The Facts
Meta AI released Llama 2 yesterday, and it looks like the largest model in the class (Llama 2 - 70B) is roughly as capable as GPT-3.5:
They open-sourced the model and weights with a sufficiently permissive license that most teams can use the weights commercially (they have a provision that blocks applications with 700M+ active users from using the model).

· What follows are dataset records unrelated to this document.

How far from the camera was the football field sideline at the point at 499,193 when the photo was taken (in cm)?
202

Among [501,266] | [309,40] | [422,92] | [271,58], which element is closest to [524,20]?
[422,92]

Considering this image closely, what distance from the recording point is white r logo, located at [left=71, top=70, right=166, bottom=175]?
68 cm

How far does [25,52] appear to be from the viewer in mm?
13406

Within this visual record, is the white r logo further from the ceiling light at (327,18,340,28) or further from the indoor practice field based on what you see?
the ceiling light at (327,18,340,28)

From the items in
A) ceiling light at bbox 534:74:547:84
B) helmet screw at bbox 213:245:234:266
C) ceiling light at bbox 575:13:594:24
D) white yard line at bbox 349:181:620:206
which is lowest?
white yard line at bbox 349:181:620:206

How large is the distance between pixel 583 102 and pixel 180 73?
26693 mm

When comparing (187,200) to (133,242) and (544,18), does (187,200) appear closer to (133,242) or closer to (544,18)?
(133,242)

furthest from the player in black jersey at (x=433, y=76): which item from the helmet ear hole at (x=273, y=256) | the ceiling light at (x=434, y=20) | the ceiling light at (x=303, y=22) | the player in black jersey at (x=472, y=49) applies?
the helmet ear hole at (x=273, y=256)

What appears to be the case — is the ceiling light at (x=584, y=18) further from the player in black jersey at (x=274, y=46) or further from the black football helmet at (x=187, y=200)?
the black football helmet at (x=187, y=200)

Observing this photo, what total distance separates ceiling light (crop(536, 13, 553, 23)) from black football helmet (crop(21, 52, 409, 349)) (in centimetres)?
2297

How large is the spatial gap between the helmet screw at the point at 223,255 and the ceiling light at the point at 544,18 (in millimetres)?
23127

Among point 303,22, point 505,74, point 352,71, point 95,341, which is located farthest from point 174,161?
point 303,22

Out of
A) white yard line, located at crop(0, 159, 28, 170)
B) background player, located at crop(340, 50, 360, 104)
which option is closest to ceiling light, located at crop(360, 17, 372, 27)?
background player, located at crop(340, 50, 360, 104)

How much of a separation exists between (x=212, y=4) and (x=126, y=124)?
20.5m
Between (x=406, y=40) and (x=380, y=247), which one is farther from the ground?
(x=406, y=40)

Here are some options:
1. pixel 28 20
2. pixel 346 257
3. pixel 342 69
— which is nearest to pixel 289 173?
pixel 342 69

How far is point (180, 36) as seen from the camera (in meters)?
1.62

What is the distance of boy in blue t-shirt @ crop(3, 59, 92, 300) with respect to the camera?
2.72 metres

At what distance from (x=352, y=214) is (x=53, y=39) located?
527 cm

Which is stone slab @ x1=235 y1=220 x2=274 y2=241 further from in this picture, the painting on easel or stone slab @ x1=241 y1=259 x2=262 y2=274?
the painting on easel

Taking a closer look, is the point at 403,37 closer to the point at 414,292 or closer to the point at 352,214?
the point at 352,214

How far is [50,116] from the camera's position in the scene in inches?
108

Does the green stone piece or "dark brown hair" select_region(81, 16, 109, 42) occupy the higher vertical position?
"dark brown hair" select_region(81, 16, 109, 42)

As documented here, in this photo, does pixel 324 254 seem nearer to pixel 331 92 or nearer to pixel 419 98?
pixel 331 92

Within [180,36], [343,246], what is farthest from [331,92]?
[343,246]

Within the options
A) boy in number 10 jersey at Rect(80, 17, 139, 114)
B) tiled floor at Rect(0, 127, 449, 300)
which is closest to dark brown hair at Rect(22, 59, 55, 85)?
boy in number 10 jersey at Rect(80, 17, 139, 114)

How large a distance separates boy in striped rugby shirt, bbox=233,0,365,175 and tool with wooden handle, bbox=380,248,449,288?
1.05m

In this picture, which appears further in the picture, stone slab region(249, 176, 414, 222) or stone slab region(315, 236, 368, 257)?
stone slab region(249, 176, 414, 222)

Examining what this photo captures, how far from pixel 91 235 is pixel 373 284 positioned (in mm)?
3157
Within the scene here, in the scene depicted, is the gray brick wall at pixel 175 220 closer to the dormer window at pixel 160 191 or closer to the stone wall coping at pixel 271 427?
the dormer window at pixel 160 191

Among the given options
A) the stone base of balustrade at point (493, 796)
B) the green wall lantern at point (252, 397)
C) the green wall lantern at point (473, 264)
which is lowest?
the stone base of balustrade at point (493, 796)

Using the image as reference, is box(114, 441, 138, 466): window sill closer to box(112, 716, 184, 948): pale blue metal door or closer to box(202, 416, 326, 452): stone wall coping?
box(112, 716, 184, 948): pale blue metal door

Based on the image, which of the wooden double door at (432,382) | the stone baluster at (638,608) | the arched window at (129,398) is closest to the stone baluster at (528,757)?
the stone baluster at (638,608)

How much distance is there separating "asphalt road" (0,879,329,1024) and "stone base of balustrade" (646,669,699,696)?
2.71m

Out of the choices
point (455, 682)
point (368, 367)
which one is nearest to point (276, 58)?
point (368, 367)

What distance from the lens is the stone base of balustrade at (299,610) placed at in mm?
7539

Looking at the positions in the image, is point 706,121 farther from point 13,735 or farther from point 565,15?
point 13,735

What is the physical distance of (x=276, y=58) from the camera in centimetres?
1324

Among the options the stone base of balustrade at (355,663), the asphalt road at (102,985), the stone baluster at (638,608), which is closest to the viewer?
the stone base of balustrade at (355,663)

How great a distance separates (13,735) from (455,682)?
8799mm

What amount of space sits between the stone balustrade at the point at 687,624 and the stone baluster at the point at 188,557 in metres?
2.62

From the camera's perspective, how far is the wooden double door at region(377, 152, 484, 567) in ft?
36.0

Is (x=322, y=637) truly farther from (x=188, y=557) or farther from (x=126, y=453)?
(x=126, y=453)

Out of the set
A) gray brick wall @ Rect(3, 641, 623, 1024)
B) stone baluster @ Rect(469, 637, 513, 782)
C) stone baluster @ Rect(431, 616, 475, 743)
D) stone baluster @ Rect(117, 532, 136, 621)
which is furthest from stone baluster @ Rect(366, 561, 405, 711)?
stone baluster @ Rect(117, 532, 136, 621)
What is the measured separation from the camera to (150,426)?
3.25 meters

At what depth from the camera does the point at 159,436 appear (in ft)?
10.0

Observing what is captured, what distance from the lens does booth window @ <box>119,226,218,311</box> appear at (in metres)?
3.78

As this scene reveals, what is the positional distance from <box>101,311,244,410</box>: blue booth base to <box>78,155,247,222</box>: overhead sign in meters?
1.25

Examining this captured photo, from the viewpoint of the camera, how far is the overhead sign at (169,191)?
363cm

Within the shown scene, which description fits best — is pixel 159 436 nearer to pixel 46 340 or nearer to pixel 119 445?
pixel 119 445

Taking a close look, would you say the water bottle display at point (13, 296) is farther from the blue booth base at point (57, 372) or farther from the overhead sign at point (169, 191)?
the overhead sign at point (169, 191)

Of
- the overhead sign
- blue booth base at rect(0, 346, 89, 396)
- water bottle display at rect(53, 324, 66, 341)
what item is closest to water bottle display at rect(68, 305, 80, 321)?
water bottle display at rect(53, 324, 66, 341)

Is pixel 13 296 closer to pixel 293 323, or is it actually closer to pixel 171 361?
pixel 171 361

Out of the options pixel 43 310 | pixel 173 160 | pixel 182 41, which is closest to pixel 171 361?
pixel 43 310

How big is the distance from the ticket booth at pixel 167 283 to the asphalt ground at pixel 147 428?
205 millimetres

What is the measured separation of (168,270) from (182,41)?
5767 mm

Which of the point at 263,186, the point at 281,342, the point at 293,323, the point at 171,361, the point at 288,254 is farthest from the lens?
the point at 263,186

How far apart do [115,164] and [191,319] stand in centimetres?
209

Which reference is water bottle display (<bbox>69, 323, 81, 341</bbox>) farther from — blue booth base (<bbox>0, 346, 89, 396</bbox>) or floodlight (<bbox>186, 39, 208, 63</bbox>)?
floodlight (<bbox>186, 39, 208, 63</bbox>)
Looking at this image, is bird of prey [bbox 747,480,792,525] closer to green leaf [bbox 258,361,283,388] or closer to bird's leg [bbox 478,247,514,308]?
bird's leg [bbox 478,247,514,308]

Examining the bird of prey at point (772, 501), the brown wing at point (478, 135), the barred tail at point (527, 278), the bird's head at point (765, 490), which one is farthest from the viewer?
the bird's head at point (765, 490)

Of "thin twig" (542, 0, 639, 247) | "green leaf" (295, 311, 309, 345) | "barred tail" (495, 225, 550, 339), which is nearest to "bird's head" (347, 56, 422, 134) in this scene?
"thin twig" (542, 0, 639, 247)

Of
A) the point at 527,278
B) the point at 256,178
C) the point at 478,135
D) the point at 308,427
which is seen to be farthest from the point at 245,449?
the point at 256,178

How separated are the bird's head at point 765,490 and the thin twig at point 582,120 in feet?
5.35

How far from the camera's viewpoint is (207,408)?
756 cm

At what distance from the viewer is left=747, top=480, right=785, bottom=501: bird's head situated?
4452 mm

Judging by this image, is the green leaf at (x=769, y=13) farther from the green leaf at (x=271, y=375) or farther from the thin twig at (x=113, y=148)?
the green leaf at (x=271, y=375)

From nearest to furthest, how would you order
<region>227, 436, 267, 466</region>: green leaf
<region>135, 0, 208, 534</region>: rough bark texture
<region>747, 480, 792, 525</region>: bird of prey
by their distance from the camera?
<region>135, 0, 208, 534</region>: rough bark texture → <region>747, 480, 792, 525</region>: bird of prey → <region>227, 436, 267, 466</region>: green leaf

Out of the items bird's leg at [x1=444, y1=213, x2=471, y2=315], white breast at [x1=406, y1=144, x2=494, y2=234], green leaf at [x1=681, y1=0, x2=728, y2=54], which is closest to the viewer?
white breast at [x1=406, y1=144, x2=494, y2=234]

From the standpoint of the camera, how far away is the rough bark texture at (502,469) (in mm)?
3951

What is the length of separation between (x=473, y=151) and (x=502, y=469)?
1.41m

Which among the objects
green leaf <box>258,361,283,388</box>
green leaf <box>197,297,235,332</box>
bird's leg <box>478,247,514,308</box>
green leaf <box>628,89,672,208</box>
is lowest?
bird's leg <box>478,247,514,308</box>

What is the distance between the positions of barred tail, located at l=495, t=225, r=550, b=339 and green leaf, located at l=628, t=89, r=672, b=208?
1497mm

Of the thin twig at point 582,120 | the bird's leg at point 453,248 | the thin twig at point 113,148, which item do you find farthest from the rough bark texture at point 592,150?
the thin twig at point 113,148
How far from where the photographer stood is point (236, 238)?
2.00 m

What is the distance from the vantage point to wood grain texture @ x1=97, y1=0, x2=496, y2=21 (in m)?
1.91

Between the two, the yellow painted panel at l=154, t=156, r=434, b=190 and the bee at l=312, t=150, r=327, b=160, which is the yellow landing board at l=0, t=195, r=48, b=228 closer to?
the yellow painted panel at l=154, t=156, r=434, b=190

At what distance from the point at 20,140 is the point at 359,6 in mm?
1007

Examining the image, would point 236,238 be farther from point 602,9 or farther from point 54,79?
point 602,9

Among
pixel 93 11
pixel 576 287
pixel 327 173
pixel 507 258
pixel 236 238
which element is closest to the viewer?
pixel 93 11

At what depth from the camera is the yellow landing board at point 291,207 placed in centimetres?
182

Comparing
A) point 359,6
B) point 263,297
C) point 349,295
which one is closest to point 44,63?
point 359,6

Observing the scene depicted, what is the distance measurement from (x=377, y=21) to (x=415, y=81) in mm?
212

So far, the evaluation scores seem to pass the smell test — folks who have been testing Llama 2 seem to think that the model really is roughly as capable as GPT-3.5 on most tasks (except code generation).
Why it matters
Let’s revisit the chart I put together for Claude’s release:
At face value, another model of roughly the same quality as GPT-3.5 isn’t that impactful, but when you layer in fine-tuning, things get pretty interesting:
We’re likely going to see some fine-tuned Llama derivatives comparable with GPT-4 on some specific tasks while being significantly faster and cheaper.
Why will fine-tuning take off right now? Without great base models, fine-tuning was simply not that effective. If fine-tuning only resulted in an “about as good” model as GPT-3.5 without tuning, there was very little reason to fine-tune.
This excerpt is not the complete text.